A large holding pond (i.e., an aerated lagoon) is to be designed to treat wastewater from a
small community (population 1,350). The wastewater flow is 0.15 MGD (million gallons per
day). The influent wastewater contaminant concentration is 250 mg/L. The required effluent
concentration is 20 mg/L. It was found that the chemical degraded according to first order
kinetics. The k for the reaction is 0.52 d-1.
a.
What is the required volume of the lagoon? You may assume that the lagoon is
completely mixed and that conditions in the system are at steady-state.
b.
Just after the lagoon is put into operation and reaches steady state condition it is
decided that a wastewater stream of 0.05 MGD from a cement plant containing no
contaminants (i.e., no BOD) will be diverted to the influent supply at a point just above
the entry to the lagoon.
i.
Assuming k and lagoon volume remain the same, what will be the effluent
concentration of the lagoon 2 days after the cement wastewater stream is diverted to
the lagoon?
ii.
Plot the effluent profile (i.e., y = concentration; x = time) of the water
leaving the lagoon.

c.

Because of downstream water quality issues the state regulatory agency,


Pennsylvania Department of Environmental Protection (DEP), imposes new regulations
on the effluent concentration of the aeration lagoon. Your new limit is to be 10 mg/L
BOD or less in the effluent leaving the lagoon. Would it be wiser to make a second
lagoon or just enlarge the first lagoon thereby increasing the detention time?
Assume land value is not an issue. Provide an explanation and calculations support your
answer.

11.

You are working for the Pennsylvania Department of Environmental Protection (DEP)
and must issue a discharge permit to a certain industry.

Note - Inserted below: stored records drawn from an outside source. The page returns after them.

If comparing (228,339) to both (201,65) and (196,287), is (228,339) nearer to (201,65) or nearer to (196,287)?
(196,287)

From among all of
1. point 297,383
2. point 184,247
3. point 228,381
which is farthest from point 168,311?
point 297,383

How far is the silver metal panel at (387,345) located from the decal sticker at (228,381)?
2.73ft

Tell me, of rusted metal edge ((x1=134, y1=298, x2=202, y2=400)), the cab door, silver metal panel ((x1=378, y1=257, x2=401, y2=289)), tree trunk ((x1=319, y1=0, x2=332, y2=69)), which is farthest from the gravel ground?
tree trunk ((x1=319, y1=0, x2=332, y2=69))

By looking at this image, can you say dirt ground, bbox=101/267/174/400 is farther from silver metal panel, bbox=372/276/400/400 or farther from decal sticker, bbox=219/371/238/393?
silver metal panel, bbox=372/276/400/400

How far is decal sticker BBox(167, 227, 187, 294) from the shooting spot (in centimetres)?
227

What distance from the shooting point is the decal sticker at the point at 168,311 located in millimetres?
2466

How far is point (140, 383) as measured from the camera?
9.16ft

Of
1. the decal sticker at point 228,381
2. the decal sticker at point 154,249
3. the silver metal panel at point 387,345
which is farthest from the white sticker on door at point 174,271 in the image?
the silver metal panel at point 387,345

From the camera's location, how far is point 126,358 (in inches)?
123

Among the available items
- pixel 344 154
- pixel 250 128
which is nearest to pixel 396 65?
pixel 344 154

The industry wishes to discharge
green muck into the Lehigh River. The flow of wastewater from the industry is 0.15 m3/s.
The flow of water in the Lehigh River (upstream from the waste water outfall) is 0.25 m3/s.
Upstream of the outfall, the concentration of green muck in the river is 0.1 mg/L. What is
the maximum concentration the industry can discharge if the concentration of green muck
in the river (after mixing) cannot exceed 2.5 mg/L?

12.

A river with 400 ppm of salts (a conservative substance) and an up stream flow of 25 m3/s
receives an agricultural discharge of 5.0 m3/s carrying 2000 mg/L of salts (see figure below,
P1.7). The salts quickly become uniformly distributed in the river. A municipality just
downstream withdraws water and mixes it with enough pure water (no salt) from another
source to deliver water having no more than 500 ppm salts to its customers.
What should the mixture ratio (F) of pure water to the river water be?